RHONDA K. WOOD, Associate Justice
Elvis Thacker petitions this court to reverse the circuit court's denial of a petition for writ of error coram nobis. Thacker argues that the writ should have been granted because video evidence was withheld, his guilty plea was coerced, and he is innocent of the offenses. Because we hold that the circuit court's denial of the petition was not an abuse of discretion, we affirm.
In his brief on appeal, Thacker summarily states in a concluding paragraph that “the circuit court erred in denying [his] Petition for Writ of Error Coram Nobis without a hearing.” However, he failed to develop this specific argument and to adduce apposite authority. See Perry v. State , 2014 Ark. 535, 453 S.W.3d 650.
In 2011, Fort Smith police officers were arresting Thacker for the rape of a woman in Fort Smith. Law enforcement officers from Oklahoma also participated in the arrest because they suspected that Thacker had murdered Briana Ault, whose body had been found in Oklahoma a few days earlier. The officers who were attempting to serve the warrant were dressed in plainclothes. Initially, to gain admittance into the apartment and ensure Thacker was inside, one officer posed as an employee of the electric company checking on electrical issues. The officer attempted to get Thacker and the other occupants to leave, but was unsuccessful. Thereafter, officers kicked in the door and entered the apartment. During the attempted arrest, Thacker stabbed one of the police officers. Thacker was tased, but when the Taser failed to subdue him, a detective shot Thacker twice.
There were two video recordings on the evening of the incident that were not provided to Thacker until years after his plea.

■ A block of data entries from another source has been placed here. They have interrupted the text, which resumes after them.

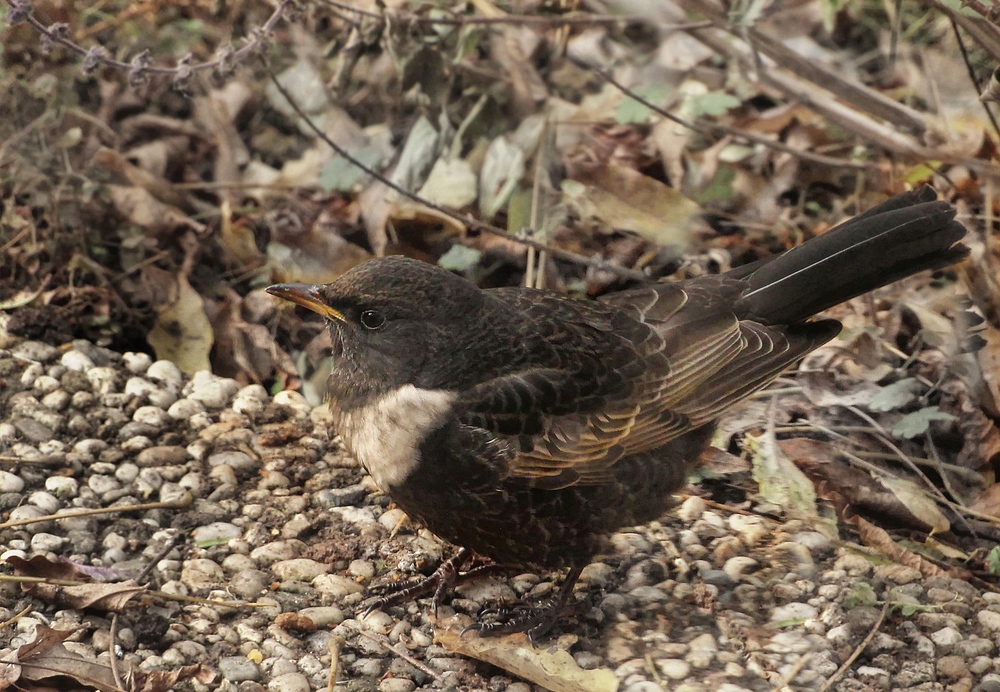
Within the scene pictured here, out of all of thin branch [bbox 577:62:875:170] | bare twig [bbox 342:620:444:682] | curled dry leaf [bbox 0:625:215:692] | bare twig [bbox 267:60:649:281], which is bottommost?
curled dry leaf [bbox 0:625:215:692]

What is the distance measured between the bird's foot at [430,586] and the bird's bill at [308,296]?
3.11 feet

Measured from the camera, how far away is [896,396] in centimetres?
459

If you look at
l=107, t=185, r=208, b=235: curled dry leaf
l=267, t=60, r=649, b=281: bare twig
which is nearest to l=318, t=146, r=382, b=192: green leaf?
l=267, t=60, r=649, b=281: bare twig

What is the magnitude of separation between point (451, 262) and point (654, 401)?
1.60m

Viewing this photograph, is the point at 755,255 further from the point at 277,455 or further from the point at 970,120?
the point at 277,455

The first video was recorded by the Taser gun carried by Detective Mike McCoy. The video captures approximately seven seconds of the officers immediately before they entered the apartment where Thacker was staying and another minute and a half following entry. For the seven seconds prior to entry, officers can be heard yelling for Thacker to open the door; however, the video does not include what transpired or was announced prior to these seven seconds. Officer Eric Williams recorded the second video using a halo camera system attached to his body. Officer Williams was not present for the entry into the apartment, but rather arrived after the stabbing of the officer and after Thacker had been tased and ultimately shot. The Williams video primarily depicts Thacker lying on the floor of the apartment waiting for emergency medical care to arrive.
TruTV shot a third video that also was not provided to Thacker but has yet to be recovered.
In August 2011, Elvis Thacker pleaded guilty to the attempted capital murder of the Fort Smith police officer who was serving him with the arrest warrant for rape. He also pleaded guilty to kidnapping, amended from the original rape charge, for restraining a woman with a knife against her will. He was sentenced to an aggregate term of thirty years' imprisonment. Thacker unsuccessfully challenged his convictions in a petition for postconviction relief pursuant to Arkansas Rule of Criminal Procedure 37 (2015). Thacker v. State , 2012 Ark. 205 (per curiam). In August 2015, Thacker filed a petition for writ of error coram nobis in the circuit court. He argued that the prosecutor withheld the video evidence in violation of Brady v. Maryland , 373 U.S. 83, 83 S.Ct. 1194, 10 L.Ed.2d 215 (1963), that his guilty plea was coerced, and that he was actually innocent. A writ of error coram nobis is an extraordinarily rare remedy. It is allowed only under compelling circumstances to achieve justice and to address fundamental errors, which fall in one of four categories: (1) insanity at the time of trial; (2) a coerced guilty plea; (3) material evidence withheld by the prosecutor; or (4) third-party confession to the crime during the time between conviction and appeal. State v. Larimore , 341 Ark. 397, 17 S.W.3d 87 (2000). The standard of review of the circuit court's denial of error coram nobis relief is abuse of discretion. State v. T e jeda–Acosta , 2013 Ark. 217, 427 S.W.3d 673.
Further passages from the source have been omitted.